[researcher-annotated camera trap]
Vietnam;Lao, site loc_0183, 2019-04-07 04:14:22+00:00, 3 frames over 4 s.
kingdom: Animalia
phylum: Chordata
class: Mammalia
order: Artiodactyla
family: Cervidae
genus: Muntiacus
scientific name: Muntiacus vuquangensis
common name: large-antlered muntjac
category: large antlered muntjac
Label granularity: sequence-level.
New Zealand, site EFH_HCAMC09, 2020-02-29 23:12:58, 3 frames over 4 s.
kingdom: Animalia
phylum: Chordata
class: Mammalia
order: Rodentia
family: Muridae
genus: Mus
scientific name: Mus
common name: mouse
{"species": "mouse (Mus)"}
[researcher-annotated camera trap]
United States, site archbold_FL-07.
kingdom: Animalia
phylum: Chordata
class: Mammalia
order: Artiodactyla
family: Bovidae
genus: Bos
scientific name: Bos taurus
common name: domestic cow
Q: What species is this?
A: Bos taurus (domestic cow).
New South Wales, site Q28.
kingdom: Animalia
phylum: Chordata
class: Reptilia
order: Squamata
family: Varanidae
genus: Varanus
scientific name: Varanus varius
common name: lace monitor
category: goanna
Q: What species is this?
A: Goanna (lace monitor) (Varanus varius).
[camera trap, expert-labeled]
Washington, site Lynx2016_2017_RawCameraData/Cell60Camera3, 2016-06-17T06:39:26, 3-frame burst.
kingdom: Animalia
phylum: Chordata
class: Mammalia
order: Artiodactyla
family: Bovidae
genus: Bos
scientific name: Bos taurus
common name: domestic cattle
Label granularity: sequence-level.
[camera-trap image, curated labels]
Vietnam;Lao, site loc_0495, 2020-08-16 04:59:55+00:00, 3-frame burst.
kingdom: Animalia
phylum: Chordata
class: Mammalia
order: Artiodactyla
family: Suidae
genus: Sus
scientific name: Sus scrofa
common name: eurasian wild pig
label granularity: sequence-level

• • • •

The first line of the records begins the span, and the line containing "[camera trap, expert-labeled]" ends it. Reproduce that span exactly, both ends included.

[researcher-annotated camera trap]
Vietnam;Lao, site loc_0183, 2019-04-07 04:14:22+00:00, 3 frames over 4 s.
kingdom: Animalia
phylum: Chordata
class: Mammalia
order: Artiodactyla
family: Cervidae
genus: Muntiacus
scientific name: Muntiacus vuquangensis
common name: large-antlered muntjac
category: large antlered muntjac
Label granularity: sequence-level.
New Zealand, site EFH_HCAMC09, 2020-02-29 23:12:58, 3 frames over 4 s.
kingdom: Animalia
phylum: Chordata
class: Mammalia
order: Rodentia
family: Muridae
genus: Mus
scientific name: Mus
common name: mouse
{"species": "mouse (Mus)"}
[researcher-annotated camera trap]
United States, site archbold_FL-07.
kingdom: Animalia
phylum: Chordata
class: Mammalia
order: Artiodactyla
family: Bovidae
genus: Bos
scientific name: Bos taurus
common name: domestic cow
Q: What species is this?
A: Bos taurus (domestic cow).
New South Wales, site Q28.
kingdom: Animalia
phylum: Chordata
class: Reptilia
order: Squamata
family: Varanidae
genus: Varanus
scientific name: Varanus varius
common name: lace monitor
category: goanna
Q: What species is this?
A: Goanna (lace monitor) (Varanus varius).
[camera trap, expert-labeled]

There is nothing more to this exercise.